OK. Divorce was finalized in April of this year. EX admitted to smoking Crack with the individual I caught her with. After finding this out I got an emergency order giving me full custody of the kids. We drafted an agreement in which I still offerred to pay her spousal suppport subject to some conditions, one of which she nor the kids were to be around two of the individual specifically named in my affidavit I had to fiel in order to get the order. Well she violated that portion which eliminated my obligation for spousal support. 

We rock along for a couple of months and she moves into the neighborhood where we lived as a family four doors down from me and the kids. Apparently she tought that they would just come and go from house to house as they pleased. This was and is very difficult for everyone but her. 

I had been receiving numerous venemous texts wherein she is threatening to "beat the living sh*&" out of a girl I am dating now. So under advice of counsel I do not respond to any texts she sends me. Three days after moving into the neighborhood she comes to my house and knocks on door. I told her to leave she did not need to be there and she went off. Hollering and cussing me in front of the kids to the point I had to call the cops to get her to leave. 

The texts continue to the point that my attorney had drafted a letter to her informing her that visitation was being suspended until she followed thorugh with getting her drug test she had agreed to take. The letter had not even been put in the mail and she shows up at the bus stop and tries to get our daughter. I told our daughter that she needed to get in my car cause we had to leave. EX won't let her go and begins cussing me again in from of my daughter. Fortunately I had my attorney on the phone the entire time who heard everything and was actually the one that called the cops for the second time. 
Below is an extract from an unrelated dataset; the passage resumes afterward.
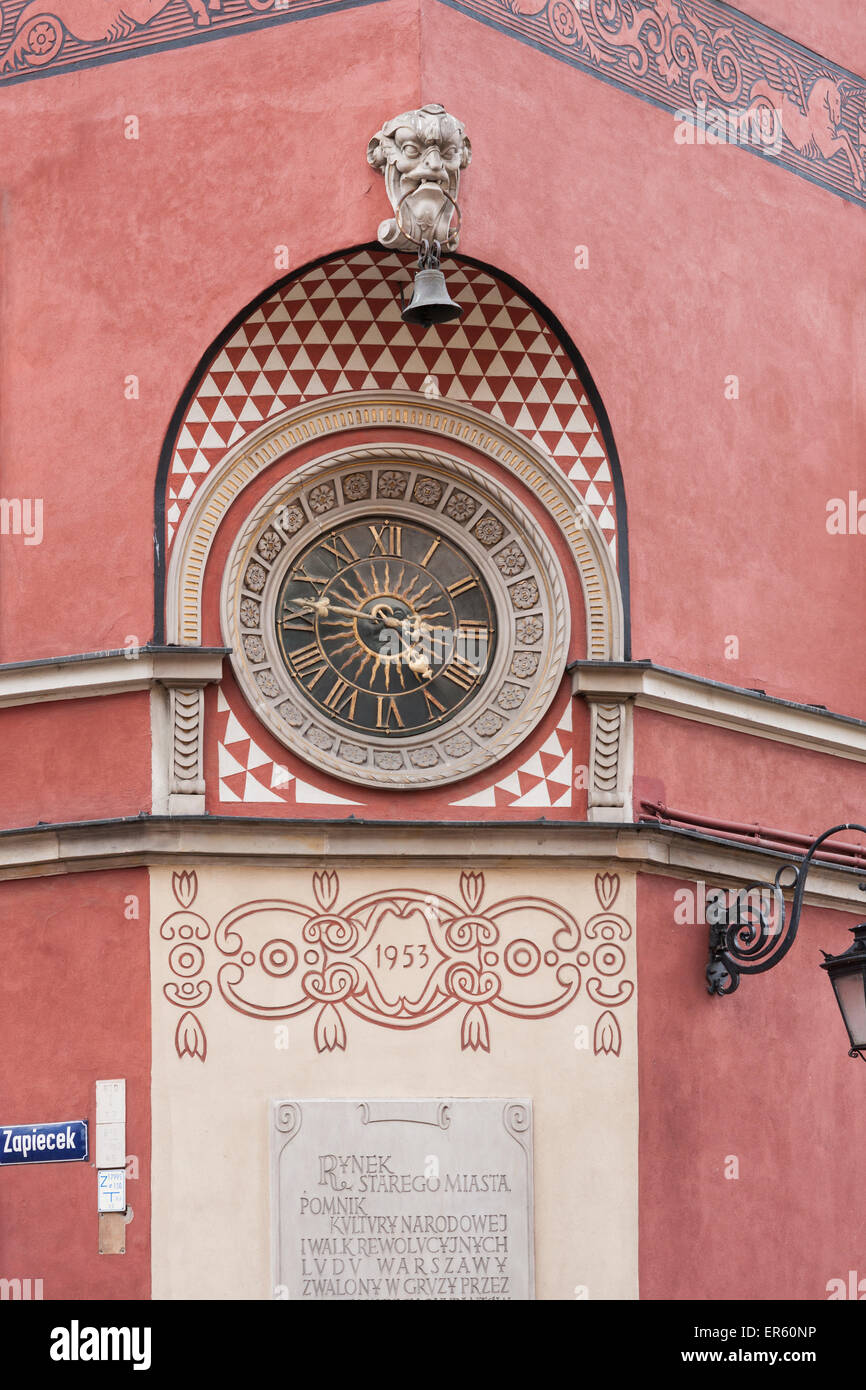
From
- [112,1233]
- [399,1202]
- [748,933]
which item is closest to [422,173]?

So now, I have an order preventing her from having any contact with the kids in any form. What really ticks me off about the whole situation is it is our daughter who suffers because she wants to see her mom. Clearly she has some very deep psychological issues that need to be dealt with. 

I have no idea how to explain this to my daughter who is 8 that she is not going to be able to se her mom until she gets some help. This is the hardest thing I have ever had to deal with in my life. Our son who is 13 has washed his hands of her. Living in a small town he has heard from friends as to what occurred resulting in our divorce. So he is having to deal with his mother cheating, being involved with an individual on drugs and all the other emotions he is going through. 

His mom sees nothing wrong with putting derogatory remarks about me on FB, which is fine with me, except he can see these and has commented to the effect "why are you talking about my dad on FB".  

Has anyone been through issues similiar to this before. This is just a small sampling of things that have occurred. It is clear that she is beginning to realize that her life as she knew it before is over and I can understand having a hard time coping with it. However I do not act this way towards her and am surprised that she thinks I should have to put up with this type of BS.


----------



## somuchinlove (Oct 10, 2011)

Are you or your children in counseling of any kind? It might be helpful to tell your daughter that mommy is sick right now and needs help, and until mommy gets that help, it's not safe to be around her. I understand that she is only 8 years old but you would be amazed at how well kids handle the truth better than the lies we tell as parents.


----------



## blown away (Feb 19, 2009)

I go to counselling on and off as needed. I have tried on three occassions to get my son to go and that was not pretty. I have already talked to the counselor and she is going to come to our house to talk to the kids. 

We will see how that goes. Oue daughter is the one that it seems like this has not affected. She seems fine with the changes. I just don't know how she is going to deal with not seeing her mom any longer for the time being. 

Now our son is a totally different story.


----------



## somuchinlove (Oct 10, 2011)

My H decided he was done with our marriage about 6 weeks ago. My daughter (she is 12) acted as if none of the changes bothered her at all. Last night, she finally told me how she felt. It turns out that she feels bad for my H. She misses him but she understands what he is going through. She sympathizes with him. I was shocked because I assumed that she was going to be devastated by all of this. Children are resilient. I'm sure your daughter will be fine. As long as you are strong for her she will emulate what she sees her daddy doing. As for your son, he is older and knows more of what is really going on. It will be a lot harder for you to help him. The things his mom has done will not be easily forgotten. Hopefully, he will be willing to talk to the counselor when the time comes. Try not to force him into doing anything he doesn't want to do. Maybe he needs some space to sort things out in his head a little before he talks with anyone. All I can say is be the best Dad you can be for your kids. They will remember it for life.


----------



## cherrymamajb87 (Nov 9, 2011)

I agree with somuch, try not to force your son to see a counselor, this will most likely make him retreat further into his shell. He's 13 which means he understands more of whats going on than your daughter so he has most likely chosen to just ignore it. I feel that there is more to the story of your W, it makes no sense that she would act this way if she hasn't had some kind of history of being this way. I can understand her "life as she knew it" is over, but that doesn't give her the right to act like that in front of her children. As far as the text messages and such, just ignore them, they will stop much faster if you do. Also you can tell the school that she is no longer allowed to pick up her children, show them the paperwork, and they won't let her go on the property. I hope your situation gets better soon.


----------